3. The fine grain cross-attention based medical imaging problem visual solution method of claim 1, wherein the cross-modality encoder module of the medical visual question model comprises N cross-modality encoding layers and one feature pooling layer connected in sequence;

the input of the first cross mode coding layer is the output of the fine-grained visual feature extraction module and the output of the text feature extraction module, the output of the first cross mode coding layer is the input of the second cross mode coding layer, and the like, the output of the last cross mode coding layer is the input of the feature pooling layer, and the output of the feature pooling layer is the input of the answer prediction module.

4. The fine granularity cross-attention based medical image problem visual solution of claim 3, wherein the cross-modality encoding layer comprises a first self-attention layer, a second self-attention layer, a first cross-attention layer, a second cross-attention layer, a first feed-forward sub-layer, and a second feed-forward sub-layer;

the output of the first self-attention layer is input into the first and second cross-attention layers, the output of the second self-attention layer is input into the first and second cross-attention layers, the output of the first cross-attention layer is input into the first and second feedforward sublayers, and the output of the second cross-attention layer is input into the first and second feedforward sublayers.

5. The fine-grained cross-attention based medical image problem visual solution method of claim 4, wherein the first self-attention layer is processed by the following expression:

；

the process expression of the second self-attention layer is:

；

wherein,Attention(Q _i ，K _i ，V _i ) Is the firstThe output from the attention layer(s),Attention(Q _t ，K _t ，V _t ) For the output of the second self-attention layer,V _i as an input feature for the first self-attention layer,Q _i for the input feature query of the first self-attention layer,K _i for the input feature key of the first self-attention layer,V _t as an input feature for the second self-attention layer,Q _t for the input feature query of the second self-attention layer,K _t is an input feature key of the second self-attention layer, d _k as a function of the number of features,Tfor the purpose of the transposition,softmax(.) is a softmax function.

6. The fine-grained cross-attention based medical image problem visual solution method of claim 4, wherein the first cross-attention layer is processed by the following expression:

；

the processing expression of the second cross-attention layer is:

；

wherein,for the output of the first cross-attention layer, < >>For a cross-modal attention manipulation from text to vision, capturing the relation between text and image,/->To the first text feature extraction modulen-layer 1 of the first layeriHidden status of individual location,/>First cross-attention layernThe first layer of the layersiImage representation of individual positions +.>First cross-attention layernThe image representation of the last position in the layer preceding the layer, is->For the output of the second cross-attention layer, < >>For a cross-modal attention manipulation from visual to text, capturing the relation between text and image,/->To the first text feature extraction modulen-layer 1 of the first layerjHidden status of individual location,/>Is the second cross-attention layernThe first layer of the layersjImage representation of individual positions +.>Is the second cross-attention layernImage representation of the last position in the previous layer of the layer.

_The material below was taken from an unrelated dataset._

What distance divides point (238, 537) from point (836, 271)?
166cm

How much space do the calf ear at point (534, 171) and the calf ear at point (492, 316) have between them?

7. The fine grain cross-attention based medical imaging problem visual solution method of claim 1, wherein the answer prediction module comprises: a first fully connected layer, a Relu function, a weight normalization layer, and a second fully connected layer;

the first full-connection layer, the Relu function, the weight normalization layer and the second full-connection layer are sequentially connected.

8. The fine grain cross-attention based medical imaging problem visual solution method of claim 7, wherein the loss function of the medical visual question answering model is:

；

wherein,Lin order to cross-entropy loss function,Mfor the number of samples to be taken,Xas a real tag it is possible to provide a real tag,yin order to predict the outcome of the result,pis the information quantity.